Hoping to further destabilise the Islamic State group following its leader's death, US officials have turned their focus to an architect of the insurgents' bloody revival in Afghanistan since losing their "caliphate" in Syria.
Sanaullah Ghafari, also known as Shahab al-Muhajir, has led the Islamic State-Khorosan (IS-K) branch since June 2020, overseeing cells charged with carrying out terror attacks, establishing ties with local leaders and raising funds.
Most recently he is thought to have organised a deadly assault on the Kabul airport last August as US troops staged a chaotic pullout after years of counterinsurgency efforts.
The US exit allowed a return to power of the Taliban, whom the even more hardline Islamic State accuses of failing to strictly apply Shariah law.
In recent years IS-K -- the name refers to a region encompassing swaths of Pakistan, Iran, Afghanistan and Central Asia -- has carried out dozens of deadly attacks under Ghafari's guidance.
"Ghafari is responsible for approving all (IS-K) operations throughout Afghanistan and arranging funding to conduct operations," the US State Department said this week in offering a $10 million reward for helping to find him.
The bounty was announced after US President Joe Biden said last week that IS leader Abu Ibrahim al-Hashimi al-Qurashi blew himself up during an American raid on his hideout in Syria, in a major blow to the group.
Little is known about Ghafari, thought to be born in 1994, reportedly in Afghanistan or Iraq, according to experts at the CounterExtremism Project.
An IS statement called him "an experienced military leader... one of the 'urban lions' of (IS-K) in Kabul who assisted in planning and carrying out guerrilla operations along with suicide and complex attacks," the New York-based CEP said in a recent report.
- Growing ambitions -
Ghafari's network has proven its capacity for deadly efficiency, targeting civilians at mosques, shrines, public squares and even hospitals.
The group claimed responsibility for 340 attacks last year after a "trough" in 2020, according to the Switzerland-based Jihad Analytics (JA), which focuses on the online communications and on-the-ground operations of extremist groups.

### Data items
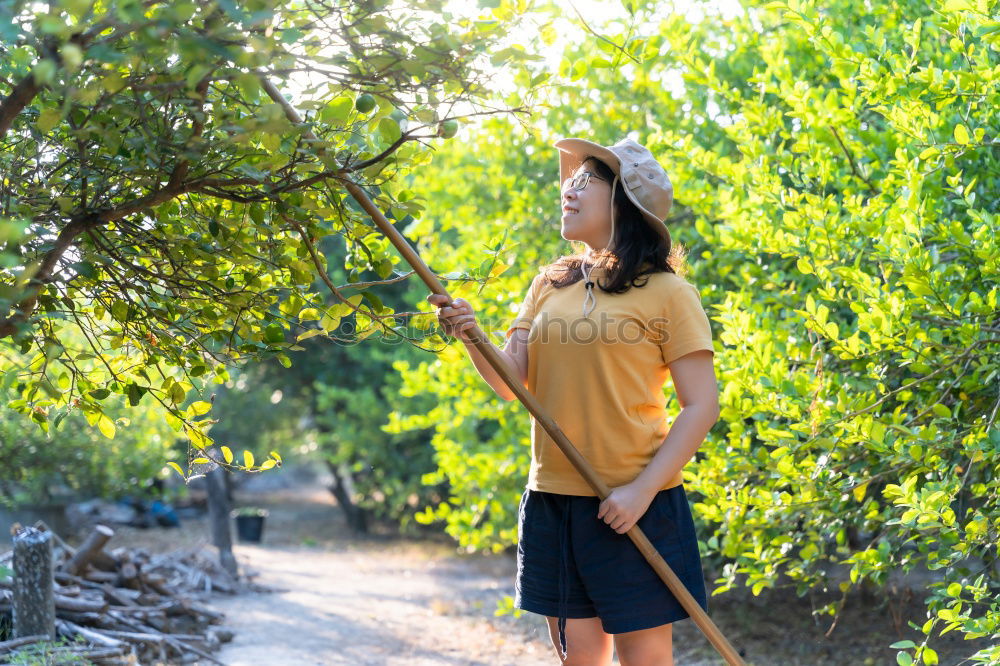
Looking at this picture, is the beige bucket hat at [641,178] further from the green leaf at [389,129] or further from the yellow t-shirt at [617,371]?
the green leaf at [389,129]

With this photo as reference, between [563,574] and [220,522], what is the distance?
6651 millimetres

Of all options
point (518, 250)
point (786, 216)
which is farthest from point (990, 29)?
point (518, 250)

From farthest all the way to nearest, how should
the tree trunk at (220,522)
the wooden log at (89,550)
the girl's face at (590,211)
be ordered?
the tree trunk at (220,522), the wooden log at (89,550), the girl's face at (590,211)

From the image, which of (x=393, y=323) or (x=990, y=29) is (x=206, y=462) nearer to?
(x=393, y=323)

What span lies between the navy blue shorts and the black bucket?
9592mm

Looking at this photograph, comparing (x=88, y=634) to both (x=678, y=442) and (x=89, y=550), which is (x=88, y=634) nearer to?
(x=89, y=550)

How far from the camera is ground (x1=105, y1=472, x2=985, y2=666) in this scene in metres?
5.09

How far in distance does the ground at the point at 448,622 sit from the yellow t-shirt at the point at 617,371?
204cm

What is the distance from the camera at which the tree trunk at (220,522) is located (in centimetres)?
804

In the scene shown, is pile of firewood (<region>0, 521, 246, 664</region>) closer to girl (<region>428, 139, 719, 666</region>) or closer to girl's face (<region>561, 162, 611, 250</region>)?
girl (<region>428, 139, 719, 666</region>)

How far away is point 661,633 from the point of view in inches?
90.7

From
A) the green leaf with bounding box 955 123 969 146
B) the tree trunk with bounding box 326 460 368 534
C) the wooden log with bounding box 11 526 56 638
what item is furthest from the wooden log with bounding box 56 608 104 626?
the tree trunk with bounding box 326 460 368 534

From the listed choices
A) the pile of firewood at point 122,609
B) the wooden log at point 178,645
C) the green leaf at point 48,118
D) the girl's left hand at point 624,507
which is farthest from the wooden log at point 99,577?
the green leaf at point 48,118

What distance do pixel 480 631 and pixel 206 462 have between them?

### Study questions
- a) In the article on Sanaullah Ghafari, how large a reward did the US State Department offer for help finding him?
- b) Pick up the article on Sanaullah Ghafari after its final sentence and keep writing.

### Per-task answers
- a) $10 million

- b)
"In 2021, it recovered and succeeded in carrying out bloody attacks across a wider territory after the return of the Taliban," JA's founder Damien Ferre told AFP.
Besides the Kabul airport assault that left 185 people dead including 13 American soldiers, Ghafari is also believed to have orchestrated the sophisticated siege of the Jalalabad prison in Afghanistan in August 2020, which freed hundreds of IS fighters.
"His goal has been to guide the organisation out of this period of relative decline first by doubling down on sectarian attacks against vulnerable minorities and then by launching a revitalised war against the Afghan Taliban," analysts Amira Jadoon and Andrew Mines wrote in a report published by War on the Rocks, a US-based military affairs website.
At the same time, Ghafari has urged his lieutenants to provide welfare and other social services, bolstering his image as a capable leader.
"IS-K will be able to further undermine the Taliban's position of power by engaging in inter-tribal diplomacy and winning over the local population that is disgruntled with a Taliban government," according to Asif Fuard, a security researcher at the General Sir John Kotelawala Defence University in Sri Lanka.
Ghafari is also reported to be looking to extend beyond Afghanistan, according to the CEP, enjoying close ties with IS's top leaders.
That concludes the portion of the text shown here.